- _Quoted passage_:
There are two pieces of this process, and both are mandatory. First, you MUST recognize difficulty. If you walk into a raid, pull a boss, and kill him accidentally on your first attempt by working out what you're supposed to do on the fly, you'll have no sense of accomplishment. Alternately, if two weeks down the road you're making no progress you'll feel like the content is impossible. That's why I like that phrase so much. Overcomeable. Challenge. Both parts are equally required.
But wait! There's a problem with this! If the challenge is overcomeable, you've passed it. As long as we assert that there can only ever be a finite amount of content in a game, then at some point you'll run out of things to do and things to kill. And it gets worse! Challenge means something different to EVERYONE. For example, I don't find Sartharion 10+3 to be a challenge. Thousands of people do. I don't consider Patchwerk, Sapphiron, or Kel'thuzad to be challenging, but most likely tens of thousands of people do.
And that's sort of the issue with gearing up. When you don't have gear yet, a lot of things are tuned to be a solid challenge, but still doable. My first kill of Sapphiron 10-man in a previous guild was incredibly tight on mana. However, with more gear the fight becomes less challenging and the feeling of accomplishment for having succeeded diminishes.
A good parallel is in PvP, where the matchmaking system has to be very, very well done. If I walk into an arena, obliterate my opponents, and laugh my way into 2 more arena points, then no one benefits. I don't feel like I accomplished anything, I most likely didn't learn anything from the fight, and the other players didn't feel like they ever had a chance or could have done anything better. To one side it wasn't overcomeable, to the other it isn't a challenge.
My mind is kinda floating right now and I'm starting to ramble. I have more to say on this topic, and I'll condense it into something a little more... sane... some other day. The big points are:
Everyone wants content that is challenging but doable, everyone has a different definition of challenging, and people in the very high end will always blow through challenging content and sit around bored because they've run out of things to do and everything they've done before is no longer challenging. Also, Blizzard is amazing at creating matchmaking systems which link players of equivalent skill so that rofflestomps don't occur too much, though this is shown off better in W3 and SC than in the arena.
Wednesday, March 25, 2009
Fire Healers for Being Good (Tanks too!)
DPS is awesome. You have 15 DPSers on Patchwerk. They kill him in 180 seconds. Their DPS doubles after a few months and you kill him in 90 seconds. Hooray, progress! Your raid can move faster, there's less time for a boss to gib someone randomly, dangerous abilities like Polarity Shift happen less total times during a fight, so the randomness and the chance of failure decreases significantly.
But not everyone is so lucky. Healers see it the worst. In the beginning, Patchwerk does, say, 30,000 DPS to your tanks. Each healer can sustain 5,000 HP/S, so for a good buffer you have 7-8 healers. But your tanks' gear increases. Incoming damage drops 20% across the board, and you're taking 24,000 total incoming DPS. At the same time, healers' HP/S goes up 20%, so each one is healing 6,000 HP/S. Now it only takes 5 healers to reach a solid buffer zone. The same thing can happen with tanks; In the beginning, you need multiple offtanks to help with adds or some such, and as time goes on you can drop a tank out. That's a somewhat rarer situation though.

- _Supplied data_:

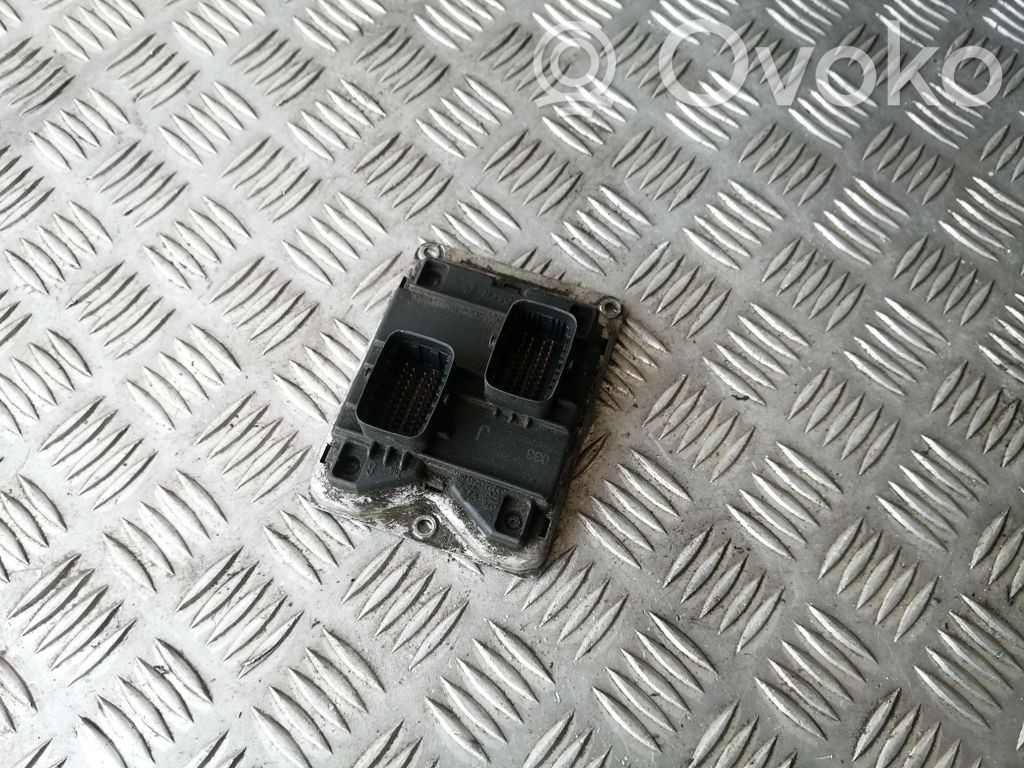 Alfa Romeo 166 Engine control unit/module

- _Requirement 1_:
Return the passage of the gaming blog post between "A good parallel" and "isn't a challenge.", inclusive.
- _Requirement 2_:
Write the next part of the gaming blog post, picking up after its final sentence.
The material plays no part here.

- _Written reply 1_:
A good parallel is in PvP, where the matchmaking system has to be very, very well done. If I walk into an arena, obliterate my opponents, and laugh my way into 2 more arena points, then no one benefits. I don't feel like I accomplished anything, I most likely didn't learn anything from the fight, and the other players didn't feel like they ever had a chance or could have done anything better. To one side it wasn't overcomeable, to the other it isn't a challenge.

- _Written reply 2_:
This is an extremely annoying effect of gear increases. I mean, it's possible that you have a few people who start out enjoying healing but later want to switch to DPS, or your healers don't care about stepping on each others toes and like to be able to slack off. Who knows. I consider it a problem, though, that as gear increases, healer numbers can dwindle. The other issue is massive healing variance per fight. For example, patchwerk takes a solid amount of healing. However, many fights can be done, and done more efficiently and faster, with less healers. It's not currently feasible for healers to switch to DPS on the fly since the healer requirement changes too often and costs too much. However, with the advent of dual-specs I'm betting we'll see a lot of guilds pick 2-3 healers as swaps, who'll switch to DPS relatively consistently. Blizzard has declared repeatedly that they won't redesign fights under the assumption that you can just ask half your DPS to dual-spec to tank or anything, but I wonder if we'll see much tighter DPS constraints relevant to healing considering that dual-specs have made it easier to minmax.
I wish I had some sort of solution to this issue, but I really don't. I can't think of a way to make it so that healers and DPS see efficiency increases without eventually decreasing the healing and tanking requirements. That said, I feel healing as a whole needs a revamp. More later.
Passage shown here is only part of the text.